START EXERCISE PASSAGE

Those of us who write books love positive reviews, but it is often the criticisms that are far more helpful in moving our research forward. One reviewer of my last book on eighteenth-century horseracing recently pointed out that I had ‘failed to take period engagements with and conceptions of the animal beyond their current status’. Now that got me thinking, the more so as my next major research project was going to be on eighteenth-century sport, culture and society.
‘Animal-human studies’, and their approaches, have become important new directions to enrich social and cultural history, as historians have begun to better recognise that relationships between animals and humans are two-way affairs. The works of Erica Fudge, Harriet Ritvo, Hilda Kean and others have reminded us that a history without animals ought to be unthinkable!! And the profound interactions with humans of some animals figured prominently in the eighteenth-century sporting world, especially but not solely amongst the elite. Four-legged thoroughbred equine athletes and their riders made horse racing the first proto-modern sport, with major media coverage. Much aristocratic country life centred round the mounted hunting of deer, foxes and hares with packs of hounds. Fishing, sometimes solitary, could be a social activity with friends or family, as George Morland’s picture ‘A Party Angling’, painted in 1789 shows.
There was falconry too, and once firearms were more widely available, woodcock, pheasant and partridge could be shot by estate owners and their friends. Cock-fighting had cross-class support, often with more prize money for a ‘main’ than horse racing, and substantial betting. It was especially popular in the north east and East Anglia. Bull baiting retained popularity in the midlands, as Emma Griffin’s work has shown. And at Stamford, bull running resisted attempts to curb it.

END EXERCISE PASSAGE
START SUPPLIED MATERIAL

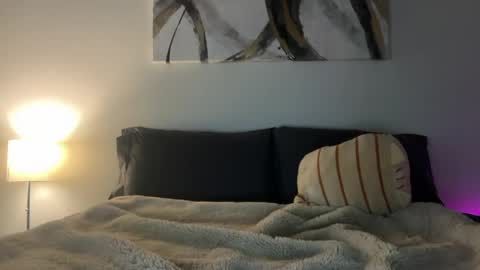 Anya online show from April 2026 11:58:01 PM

END SUPPLIED MATERIAL

YOUR ASSIGNMENT:
In the passage on eighteenth-century sport, rewrite the part that opens with "There was falconry" and closes with "to curb it.", putting "hawking" in place of "falconry".

SOLUTION:
There was hawking too, and once firearms were more widely available, woodcock, pheasant and partridge could be shot by estate owners and their friends. Cock-fighting had cross-class support, often with more prize money for a ‘main’ than horse racing, and substantial betting. It was especially popular in the north east and East Anglia. Bull baiting retained popularity in the midlands, as Emma Griffin’s work has shown. And at Stamford, bull running resisted attempts to curb it.